Le contrôle ouvrier est même envisagé par certains bolchéviks comme un levier pour l'insurrection révolutionnaire. Ainsi le 23 octobre le Soviet de Moscou adopte, sur proposition des comités d'usine, le "Décret révolutionnaire n°1" : les ouvriers et les employés dans les fabriques et les usines ne peuvent être désormais embauchés ou congédiés que du consentement des comités d'usine. Dans l'esprit des bolchéviks qui proposaient cette mesure, la résistance inévitable du gouvernement entraînerait un conflit ouvert. L'insurrection de Petrograd donna une raison plus immédiate au soulèvement.

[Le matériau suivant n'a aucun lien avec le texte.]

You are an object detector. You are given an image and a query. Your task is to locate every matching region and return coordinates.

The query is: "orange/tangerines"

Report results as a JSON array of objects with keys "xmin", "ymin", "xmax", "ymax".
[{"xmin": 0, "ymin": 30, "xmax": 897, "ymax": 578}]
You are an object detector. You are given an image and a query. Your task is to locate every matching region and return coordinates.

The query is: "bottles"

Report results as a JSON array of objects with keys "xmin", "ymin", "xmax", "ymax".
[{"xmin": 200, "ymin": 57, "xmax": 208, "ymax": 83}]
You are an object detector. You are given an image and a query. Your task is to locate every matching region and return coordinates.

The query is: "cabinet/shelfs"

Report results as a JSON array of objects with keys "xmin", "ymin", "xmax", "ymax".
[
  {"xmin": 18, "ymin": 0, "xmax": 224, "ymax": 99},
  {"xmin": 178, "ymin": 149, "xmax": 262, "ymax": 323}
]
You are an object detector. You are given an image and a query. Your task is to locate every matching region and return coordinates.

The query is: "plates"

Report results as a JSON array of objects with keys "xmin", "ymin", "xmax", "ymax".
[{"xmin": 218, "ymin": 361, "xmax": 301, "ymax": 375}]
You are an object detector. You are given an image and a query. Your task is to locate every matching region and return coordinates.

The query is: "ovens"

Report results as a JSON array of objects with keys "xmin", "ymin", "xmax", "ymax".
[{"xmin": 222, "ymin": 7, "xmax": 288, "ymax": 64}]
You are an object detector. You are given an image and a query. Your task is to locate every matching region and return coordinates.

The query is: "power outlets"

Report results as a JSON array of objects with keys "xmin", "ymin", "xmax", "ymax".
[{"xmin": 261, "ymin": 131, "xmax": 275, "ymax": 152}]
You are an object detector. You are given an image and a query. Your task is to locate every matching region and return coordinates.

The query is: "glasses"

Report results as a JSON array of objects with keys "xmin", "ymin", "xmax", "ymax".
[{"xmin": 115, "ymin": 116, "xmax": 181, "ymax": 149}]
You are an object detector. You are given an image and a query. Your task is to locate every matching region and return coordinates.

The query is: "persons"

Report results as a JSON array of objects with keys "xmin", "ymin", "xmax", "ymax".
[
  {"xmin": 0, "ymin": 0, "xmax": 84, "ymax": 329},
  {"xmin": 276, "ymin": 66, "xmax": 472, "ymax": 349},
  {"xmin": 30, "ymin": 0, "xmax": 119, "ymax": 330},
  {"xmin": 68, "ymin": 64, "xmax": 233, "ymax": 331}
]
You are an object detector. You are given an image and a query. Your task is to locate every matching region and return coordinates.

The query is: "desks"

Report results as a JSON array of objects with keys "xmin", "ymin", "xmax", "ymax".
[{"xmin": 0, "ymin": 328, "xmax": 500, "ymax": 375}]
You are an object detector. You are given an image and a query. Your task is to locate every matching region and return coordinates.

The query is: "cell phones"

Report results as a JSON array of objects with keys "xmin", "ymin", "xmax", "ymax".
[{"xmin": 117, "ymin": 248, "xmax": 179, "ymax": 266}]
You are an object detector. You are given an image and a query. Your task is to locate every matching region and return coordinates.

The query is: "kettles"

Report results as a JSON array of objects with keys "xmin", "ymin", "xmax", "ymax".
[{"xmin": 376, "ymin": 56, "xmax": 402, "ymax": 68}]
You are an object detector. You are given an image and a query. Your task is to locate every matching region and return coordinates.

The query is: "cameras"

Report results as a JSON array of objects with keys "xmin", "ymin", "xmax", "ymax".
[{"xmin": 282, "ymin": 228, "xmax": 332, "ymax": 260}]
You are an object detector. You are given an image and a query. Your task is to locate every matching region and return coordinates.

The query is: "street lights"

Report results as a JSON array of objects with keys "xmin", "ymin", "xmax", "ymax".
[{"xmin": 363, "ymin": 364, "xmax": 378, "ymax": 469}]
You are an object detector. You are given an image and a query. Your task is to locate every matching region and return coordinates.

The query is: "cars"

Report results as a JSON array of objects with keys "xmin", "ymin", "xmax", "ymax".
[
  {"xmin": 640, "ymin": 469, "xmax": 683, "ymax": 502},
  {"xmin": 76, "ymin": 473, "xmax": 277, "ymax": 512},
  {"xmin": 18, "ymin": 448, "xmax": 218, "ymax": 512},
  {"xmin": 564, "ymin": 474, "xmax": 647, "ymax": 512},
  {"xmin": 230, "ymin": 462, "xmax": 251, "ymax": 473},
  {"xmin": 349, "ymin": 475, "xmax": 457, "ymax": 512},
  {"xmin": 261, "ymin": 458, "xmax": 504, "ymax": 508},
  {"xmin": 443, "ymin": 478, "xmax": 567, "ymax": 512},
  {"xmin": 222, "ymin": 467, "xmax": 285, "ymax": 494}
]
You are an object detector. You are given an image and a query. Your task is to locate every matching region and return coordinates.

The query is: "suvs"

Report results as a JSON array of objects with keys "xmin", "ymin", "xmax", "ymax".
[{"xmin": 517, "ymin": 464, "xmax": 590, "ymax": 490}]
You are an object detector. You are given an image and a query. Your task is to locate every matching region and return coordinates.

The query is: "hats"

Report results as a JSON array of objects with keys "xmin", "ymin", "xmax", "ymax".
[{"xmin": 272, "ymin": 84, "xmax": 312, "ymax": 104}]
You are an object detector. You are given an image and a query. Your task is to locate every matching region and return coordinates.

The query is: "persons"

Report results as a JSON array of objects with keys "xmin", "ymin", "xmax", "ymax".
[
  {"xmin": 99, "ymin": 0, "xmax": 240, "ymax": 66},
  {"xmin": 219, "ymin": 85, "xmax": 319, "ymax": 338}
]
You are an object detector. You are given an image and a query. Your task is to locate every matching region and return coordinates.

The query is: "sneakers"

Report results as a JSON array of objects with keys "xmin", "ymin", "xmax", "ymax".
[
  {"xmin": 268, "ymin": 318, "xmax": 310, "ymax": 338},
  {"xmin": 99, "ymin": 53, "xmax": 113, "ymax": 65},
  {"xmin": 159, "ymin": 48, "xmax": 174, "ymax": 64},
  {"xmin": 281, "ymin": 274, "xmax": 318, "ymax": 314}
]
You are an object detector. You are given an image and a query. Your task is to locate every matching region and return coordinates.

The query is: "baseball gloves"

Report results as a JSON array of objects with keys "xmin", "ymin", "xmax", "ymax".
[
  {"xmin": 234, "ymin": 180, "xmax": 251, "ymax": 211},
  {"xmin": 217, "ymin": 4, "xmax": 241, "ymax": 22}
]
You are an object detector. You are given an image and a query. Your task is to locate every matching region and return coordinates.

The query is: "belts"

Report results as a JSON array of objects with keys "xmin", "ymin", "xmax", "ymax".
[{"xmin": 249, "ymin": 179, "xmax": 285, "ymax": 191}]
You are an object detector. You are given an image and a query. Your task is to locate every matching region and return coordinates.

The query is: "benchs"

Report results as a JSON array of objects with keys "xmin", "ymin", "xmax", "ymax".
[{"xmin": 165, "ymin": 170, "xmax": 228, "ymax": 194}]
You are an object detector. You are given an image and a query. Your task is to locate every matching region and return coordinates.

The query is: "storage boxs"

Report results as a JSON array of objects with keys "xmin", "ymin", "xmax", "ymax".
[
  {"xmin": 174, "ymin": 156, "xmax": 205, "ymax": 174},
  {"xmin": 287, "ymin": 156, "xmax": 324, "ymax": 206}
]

En tant que communistes, les bolchéviks défendaient que l'objectif à terme était la planification de la production. Mais d'octobre 1917 au printemps 1918, il n'y a pas encore de nationalisations généralisées, au nom du fait que l'économie russe est arriérée, et qu'il vaut mieux trouver des compromis avec certains capitalistes. Beaucoup de nationalisations vont avoir lieu très vite sur l’initiative de comités d'usines. De fait, en janvier 1918 le Vesenkha déclara qu'aucune nationalisation ne devait intervenir sans son autorisation explicite, et ajoute en avril que toute entreprise nationalisée sans son autorisation ne recevrait pas de financement. Selon Voline : « Les anarchistes rejetaient le mot d'ordre vague, douteux, de « contrôle de la production ». Ils prêchaient l'expropriation progressive mais immédiate — de l'industrie privée par des organismes de production collective »[2].

Contrôle ouvrier et gestion ouvrière dans la jeune URSS[modifier | modifier le wikicode]

Déjà avant 1917, des débats ont lieu dans les comités d'usine entre bolchéviks (qui défendent le contrôle ouvrier) et certains anarchistes qui avancent la gestion directe. Entre septembre et octobre, dans quelques usines les comités prirent effectivement la direction, face à des patrons qui tentaient de cesser l'activité.[3]

Le nouveau pouvoir bolchévik-SR de gauche normalise en premier lieu la sphère gouvernementale. La forme soviet est refusée dans le sein des institutions gouvernementales. Un soviet d'employés avait pris le contrôle du Commissariat du Peuple des Postes et Télégraphes et un autre s'était établi dans l'Amirauté. Le 9 novembre (a.s), le commissaire du peuple du Ministère (sic) des Postes et Télégraphes, lançait un appel qui concluait ainsi : «  je déclare qu'aucun soi-disant groupe d'initiative ou comité pour l'administration des Postes et Télégraphes ne peut usurper des fonctions qui sont celles du pouvoir central, et celles qui m'appartiennent en tant que Commissaire du Peuple ». Le soviet de l'Amirauté sera dissout par décret du 28 novembre.

Le décret sur le contrôle ouvrier fut le troisième publié par le nouveau pouvoir soviétique, juste après l'insurrection. La première proposition de Lénine laisse une assez grande place à l'autogestion, mais d'autres dirigeants bolchéviks veulent déjà la limiter fortement au profit du pouvoir de commissaires du gouvernement, au nom de l'efficacité. Lors du débat, il est proposé de n’introduire le contrôle ouvrier que dans les grandes usines et fabriques ou dans les chemins de fer. Plusieurs auteurs, comme l'historien Marc Ferro, ont fait remarquer que si ce décret semble s'appuyer sur la vitalité des comités d'usine, il marquerait plutôt un tournant centralisateur, limitant fortement les prérogatives des comités. En terme de représentation, le nombre de membres du bureau du conseil pan-russe des comités d'usine (créé par ce décret) est fixé d'avance à 5, alors que pour les syndicats la délégation est établie en fonction de leur nombre.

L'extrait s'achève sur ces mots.